While many analysts have hailed this as great, I must scream out at what a terrible idea this is!!
Both Yahoo and PayPal are once great companies that have taken paths to lower either their financial standing or in the case of PayPal their moral standing (& likely as many merchants bail on PayPal their financial standing as well).
Here is a Yahoo, a company that still maintains a strong base with just email users alone that has allowed their email to go stagnant and constantly crash (which for business can be catastrophic).
Yahoo has not added features such as analytics, canned responses, easy to categorize labels and many of the other features that have made GMail the place to go for serious mail users (business in particular). BTW, I should note that I am no fan of Google, but when they do something right as they have here it should be acknowledged.
Also Yahoo has “missed the boat” as to social media and even though I am not a fan here either, it is very popular and it has been successful for a few as a business tool (although I and a few other business friends I know have admitted that Facebook has done little for their business when the time factor is considered). While Facebook may be a questionable business tool its popularity among everyday users is unquestioned and Yahoo has totally missed out with their lame attempt here, even Google Plus has stepped up to the plate and done a much better job.
As to PayPal, here is a company with the most easily integrated website payment systems that has developed generally excellent trust among buyers (not always though due to their poor customer service) that has followed a rather similar path to Yahoo.
While PayPal admittedly has remained profitable, I would certainly not consider their policies good for long term success.
PayPal has ignored 100s of requests for better tools (just as Yahoo has), such as blocking of countries, blocking fraudulent buyers, more shipping tiers, and most importantly better fraud protection.
Sadly PayPal has allowed many fraudulent buyers through and then when fraud is committed charges the merchant for any and all looses.
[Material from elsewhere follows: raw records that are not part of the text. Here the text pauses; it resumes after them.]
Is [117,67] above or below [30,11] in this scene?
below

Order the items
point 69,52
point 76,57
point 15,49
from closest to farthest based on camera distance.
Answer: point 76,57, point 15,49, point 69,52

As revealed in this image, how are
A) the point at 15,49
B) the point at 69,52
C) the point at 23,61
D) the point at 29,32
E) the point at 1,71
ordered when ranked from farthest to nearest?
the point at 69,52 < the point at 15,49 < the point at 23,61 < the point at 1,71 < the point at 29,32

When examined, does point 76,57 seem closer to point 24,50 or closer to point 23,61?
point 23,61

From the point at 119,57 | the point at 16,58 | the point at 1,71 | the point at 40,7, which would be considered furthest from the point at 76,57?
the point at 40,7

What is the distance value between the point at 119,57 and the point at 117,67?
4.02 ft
Worse PayPal will be condescending in questions about all of the above and then give advice that even PayPal will not follow, as well PayPal will override written contracts which in a court of law would not be allowed, but who has the time to take PayPal to small claims over $25?
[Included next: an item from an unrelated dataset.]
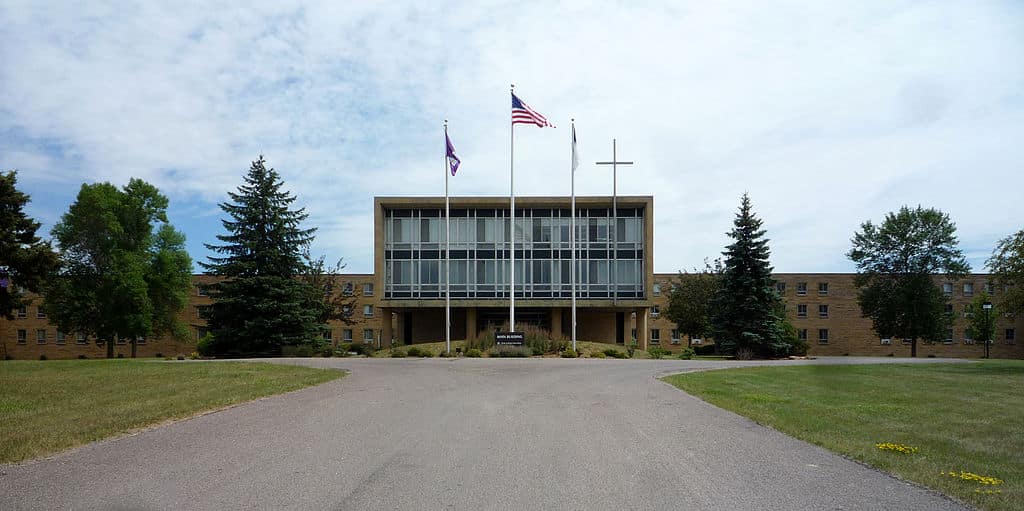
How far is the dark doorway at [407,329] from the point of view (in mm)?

I know personally as a PayPal merchant and while PayPal has so many positives that attracted me, however over recent years under Scott Thompson this company has shown utter contempt for integrity and honesty and simply helping their merchants be more profitable which in turn would help PayPal be more profitable.
Anyone who thinks this hand off of Yahoo to Scott Thompson is a Good idea either must not be forward thinking or believes that morality and lack of support of their merchants (that make PayPal’s business) will not someday affect their business. However I may be wrong as we do live in a world where looking the other way when corruption rears its ugly head is often the norm.
I only wished now that I had a crystal ball, as the cost to unintegrate PayPal from our website would cost in the $1000s, so admittedly while I was initially impressed with PayPal (their integration and as a buyer prior to being a merchant, their ease of use), I wish in never used PayPal in the first place and it is this fact that a “GOOD” CEO could make a difference and TRULY build on PayPal’s captive users such as me.